Mais tu vas fermer ta bouche ?

Jun Naruse est une petite fille dynamique, espiègle, et surtout très bavarde. Mais un jour, alors qu’elle rêve de voir surgir un beau prince à épouser, elle est témoin d’une scène qui va briser le couple de ses parents. Ceux-ci lui laissent croire que sa langue trop pendue est responsable de leur divorce. Alors, rongée par la culpabilité, Jun voit apparaître un personnage imaginaire, un curieux œuf qui la prive de la parole. Elle est devenue muette !

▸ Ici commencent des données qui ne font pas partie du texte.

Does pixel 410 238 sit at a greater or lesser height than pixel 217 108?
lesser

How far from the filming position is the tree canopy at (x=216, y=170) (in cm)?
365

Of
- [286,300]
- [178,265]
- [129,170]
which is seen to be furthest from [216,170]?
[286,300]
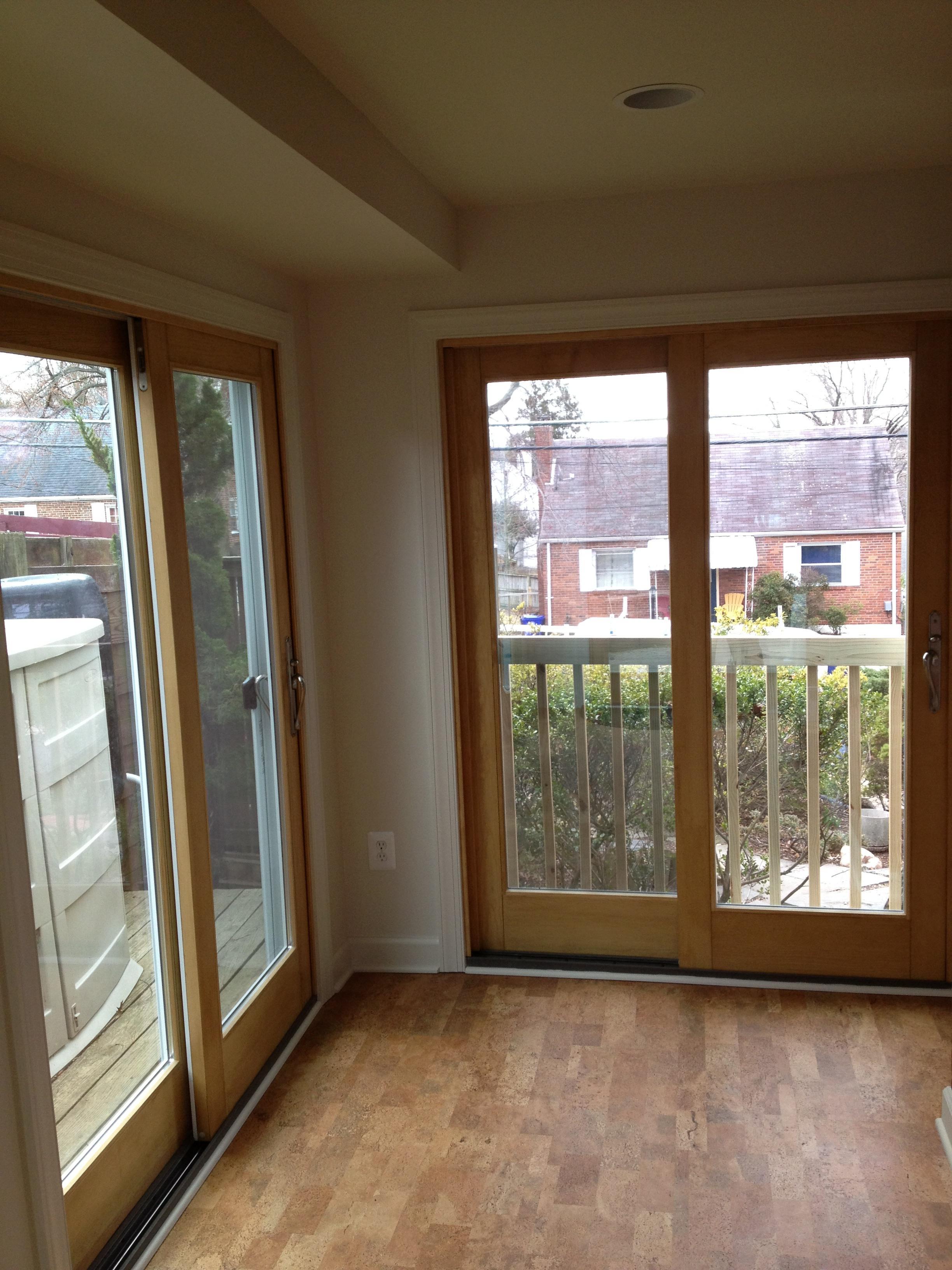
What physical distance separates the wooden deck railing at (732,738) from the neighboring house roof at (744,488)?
0.35 meters

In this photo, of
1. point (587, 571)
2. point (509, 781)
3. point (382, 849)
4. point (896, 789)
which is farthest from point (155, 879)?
point (896, 789)

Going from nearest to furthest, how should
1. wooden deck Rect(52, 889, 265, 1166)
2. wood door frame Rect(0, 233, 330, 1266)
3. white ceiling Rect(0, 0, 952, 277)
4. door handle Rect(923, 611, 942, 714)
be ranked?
1. white ceiling Rect(0, 0, 952, 277)
2. wood door frame Rect(0, 233, 330, 1266)
3. wooden deck Rect(52, 889, 265, 1166)
4. door handle Rect(923, 611, 942, 714)

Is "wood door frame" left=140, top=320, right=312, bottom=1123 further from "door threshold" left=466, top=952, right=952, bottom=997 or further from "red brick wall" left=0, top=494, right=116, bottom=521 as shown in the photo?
"door threshold" left=466, top=952, right=952, bottom=997

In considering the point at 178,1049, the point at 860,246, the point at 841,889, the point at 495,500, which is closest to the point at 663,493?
the point at 495,500

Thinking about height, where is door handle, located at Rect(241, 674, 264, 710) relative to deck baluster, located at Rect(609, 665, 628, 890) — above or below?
above

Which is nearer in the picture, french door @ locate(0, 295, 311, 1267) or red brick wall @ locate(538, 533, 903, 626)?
french door @ locate(0, 295, 311, 1267)

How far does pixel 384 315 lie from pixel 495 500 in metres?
0.68

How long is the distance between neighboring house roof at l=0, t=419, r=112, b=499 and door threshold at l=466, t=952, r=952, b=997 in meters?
2.08

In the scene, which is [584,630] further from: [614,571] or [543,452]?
[543,452]

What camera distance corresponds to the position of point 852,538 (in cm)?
319

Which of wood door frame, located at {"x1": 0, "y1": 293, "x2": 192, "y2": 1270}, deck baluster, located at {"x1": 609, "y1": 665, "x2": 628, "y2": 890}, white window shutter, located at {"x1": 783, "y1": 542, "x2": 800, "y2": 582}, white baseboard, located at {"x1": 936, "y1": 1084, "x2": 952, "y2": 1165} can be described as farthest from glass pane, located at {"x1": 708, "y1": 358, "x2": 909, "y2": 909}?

Et c’est ici que débute l’histoire. Quelques années plus tard, Jun est devenue lycéenne. Elle est choisie par son professeur pour créer le Comité Régional d’Échange et d’Amitié. Se dessine alors un collectif au mélange inattendu, composé de personnalités atteintes de troubles émotionnels, tout comme Jun. Elle devra faire équipe avec Takumi Sakagami, un ado effacé qui vit chez ses grands-parents ; Natsuki Nitou, amie d’enfance (et ex) de Takumi ; et Daiki Tasaki, star de baseball de l’école, sur les bancs des remplaçants depuis une blessure.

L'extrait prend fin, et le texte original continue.